Solitary fibrous tumor is a rare spindle cell tumor. It was firstly described as a tumor of the pleura, with a mesothelial origin; later, a ubiquitous mesenchymal derivation was demonstrated, probably from adult mesenchymal stem cells. Solitary fibrous tumor is usually a benign entity but it might show malignant features, such as nuclear pleomorphism, atypical mitoses, and increased mitoses, but there are no definitive criteria to predict aggressive clinical behavior. The most common clinical presentation is that of a palpable, slow-growing, painless mass; rarely, larger tumors may present as paraneoplastic syndromes (eg, hypoglycemia due to the production of insulin-like growth factor). Benign SFTs are usually well-circumscribed masses showing no signs of invasion of adjacent structures; however, adjacent bone remodeling and/or destruction secondary to long-standing pressure effect have been described in both benign and malignant tumors. 1
Solitary fibrous tumors of the head and neck region are uncommon (about 6%), and the involvement of the salivary glands is exceedingly rare, with only few cases described in the literature. 2 In particular, about 30 cases of parotid SFT are reported, even more rarely involving the deep lobe 2 ; it occurs more frequently in middle-aged patients, with no gender predilection. 3 Imaging features are not specific: isointensity to hyperintensity on T2-WI, an intermediate signal on T1-WI, and marked contrast enhancement are described. Moreover, the presence of some low-signal areas, probably due to tumor degeneration and hypocellularity, is reported; the presence of vascular structures also may influence the heterogeneous signal on MRI.
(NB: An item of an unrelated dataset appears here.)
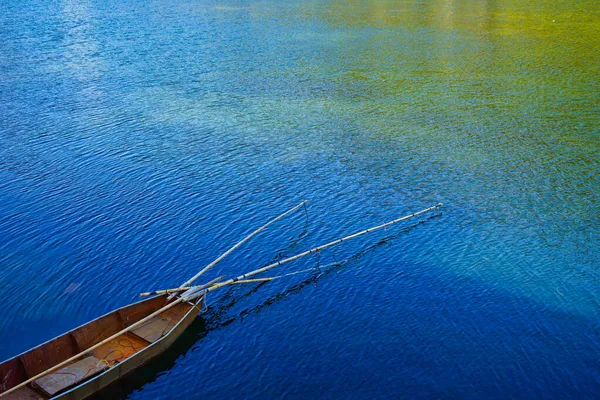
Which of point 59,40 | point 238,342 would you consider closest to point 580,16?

Surgery is the treatment of choice. Tumors with malignant features and/or positive excision margins might benefit from postoperative radiation therapy or chemotherapy and might be at increased risk of local recurrence; however, because of the small number of described cases, further evidence is required to confirm the role of adjuvant therapy.1,3
Definitive diagnosis is essentially based on histology and immunohistochemistry; however, the radiologist should know the possible occurrence of this rare neoplasm in the parotid gland, adding SFT as a differential diagnosis in case of well-circumscribed mass characterized by intermediate signal on T1-WI, variable hyperintensity on T2-WI with some zones of constant low signal, and marked contrast enhancement.
Footnotes
Authors’ Note
All procedures followed were in accordance with the ethical standards of the responsible committee on human experimentation (institutional and national) and with the Helsinki Declaration of 1975, as revised in 2008. Anonymity is maintained and the patient is not identifiable in the photographs, images, or text.
Declaration of Conflicting Interests
The author(s) declared no potential conflicts of interest with respect to the research, authorship, and/or publication of this article.
Funding
The author(s) received no financial support for the research, authorship, and/or publication of this article.